I swear, it’s like whenever Chinese folks do anything the rest of the blogosphere goes into panic. I’m not going to insult anybody directly but I’m so fucking tired of mathlessness.
Also, point of order: Meta open-sourced Llama so that their employees would stop using Bittorrent to leak it! Not to “keep the rabble quiet” but to appease their own developers.
It’s been frustrating to watch Gutmann slowly slide. He hasn’t slid that far yet, I suppose. Don’t discount his voice, but don’t let him be the only resource for you to learn about quantum computing; fundamentally, post-quantum concerns are a sort of hard read in one direction, and Gutmann has decided to try a hard read in the opposite direction.
Page 19, complaining about lattice-based algorithms, is hypocritical; lattice-based approaches are roughly as well-studied as classical cryptography (Feistel networks, RSA) and elliptic curves. Yes, we haven’t proven that lattice-based algorithms have the properties that we want, but we haven’t proven them for classical circuits or over elliptic curves, either, and we nonetheless use those today for TLS and SSH.

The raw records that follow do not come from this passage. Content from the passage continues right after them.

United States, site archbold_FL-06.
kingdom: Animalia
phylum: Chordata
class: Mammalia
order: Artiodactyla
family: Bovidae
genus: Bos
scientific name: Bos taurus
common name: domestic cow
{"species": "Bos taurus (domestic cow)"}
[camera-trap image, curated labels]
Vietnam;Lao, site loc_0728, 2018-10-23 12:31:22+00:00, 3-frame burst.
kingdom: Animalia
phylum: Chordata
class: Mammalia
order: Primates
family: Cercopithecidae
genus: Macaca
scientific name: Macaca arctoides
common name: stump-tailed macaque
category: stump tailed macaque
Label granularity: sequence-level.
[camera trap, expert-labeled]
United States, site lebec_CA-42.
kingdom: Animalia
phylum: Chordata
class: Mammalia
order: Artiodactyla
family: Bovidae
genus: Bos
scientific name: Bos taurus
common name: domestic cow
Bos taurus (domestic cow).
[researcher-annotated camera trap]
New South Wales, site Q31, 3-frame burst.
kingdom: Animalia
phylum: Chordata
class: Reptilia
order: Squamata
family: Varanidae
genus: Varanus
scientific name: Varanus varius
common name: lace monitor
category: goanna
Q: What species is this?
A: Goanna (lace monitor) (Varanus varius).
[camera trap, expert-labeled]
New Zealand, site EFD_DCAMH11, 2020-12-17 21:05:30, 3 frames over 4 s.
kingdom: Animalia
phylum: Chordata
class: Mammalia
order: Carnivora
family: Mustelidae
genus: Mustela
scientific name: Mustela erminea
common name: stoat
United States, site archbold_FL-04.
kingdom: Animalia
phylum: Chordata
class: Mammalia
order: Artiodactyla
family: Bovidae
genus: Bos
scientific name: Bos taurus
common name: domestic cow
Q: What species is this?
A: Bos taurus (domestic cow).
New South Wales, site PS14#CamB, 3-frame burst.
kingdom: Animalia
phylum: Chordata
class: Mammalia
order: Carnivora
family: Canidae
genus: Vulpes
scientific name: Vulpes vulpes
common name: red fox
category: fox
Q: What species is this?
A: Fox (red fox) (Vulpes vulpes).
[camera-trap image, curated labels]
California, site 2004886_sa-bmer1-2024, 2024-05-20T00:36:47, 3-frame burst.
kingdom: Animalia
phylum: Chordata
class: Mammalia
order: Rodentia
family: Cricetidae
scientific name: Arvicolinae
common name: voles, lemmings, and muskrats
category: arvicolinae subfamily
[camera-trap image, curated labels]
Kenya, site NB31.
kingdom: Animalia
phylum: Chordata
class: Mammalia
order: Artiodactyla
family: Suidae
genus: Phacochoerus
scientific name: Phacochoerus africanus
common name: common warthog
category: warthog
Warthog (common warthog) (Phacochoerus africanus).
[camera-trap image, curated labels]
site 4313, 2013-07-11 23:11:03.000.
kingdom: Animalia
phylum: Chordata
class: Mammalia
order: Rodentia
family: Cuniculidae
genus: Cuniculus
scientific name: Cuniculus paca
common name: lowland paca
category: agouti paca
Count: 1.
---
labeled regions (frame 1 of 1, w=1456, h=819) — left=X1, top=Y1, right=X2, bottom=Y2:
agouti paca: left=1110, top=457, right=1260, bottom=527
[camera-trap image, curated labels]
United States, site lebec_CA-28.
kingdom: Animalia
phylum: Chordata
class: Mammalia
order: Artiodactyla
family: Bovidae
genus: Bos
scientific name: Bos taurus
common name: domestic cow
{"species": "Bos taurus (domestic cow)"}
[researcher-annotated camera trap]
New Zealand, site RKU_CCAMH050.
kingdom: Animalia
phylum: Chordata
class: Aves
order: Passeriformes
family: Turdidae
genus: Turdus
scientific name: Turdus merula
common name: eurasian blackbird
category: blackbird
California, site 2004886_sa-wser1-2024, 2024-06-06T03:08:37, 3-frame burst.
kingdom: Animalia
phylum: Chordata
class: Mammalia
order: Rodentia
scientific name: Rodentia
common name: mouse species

Pages 28 and 29 are outright science denial and anti-intellectualism. By quoting Woit and Hossenfelder — who are sneerable in their own right for writing multiple anti-science books each — he is choosing anti-maths allies, which is not going to work for a subfield of maths like computer science or cryptography. In particular, p28 lies to the reader with a doubly-bogus analogy, claiming that both string theory and quantum computing are non-falsifiable and draw money away from other research. This sort of closing argument makes me doubt the entire premise.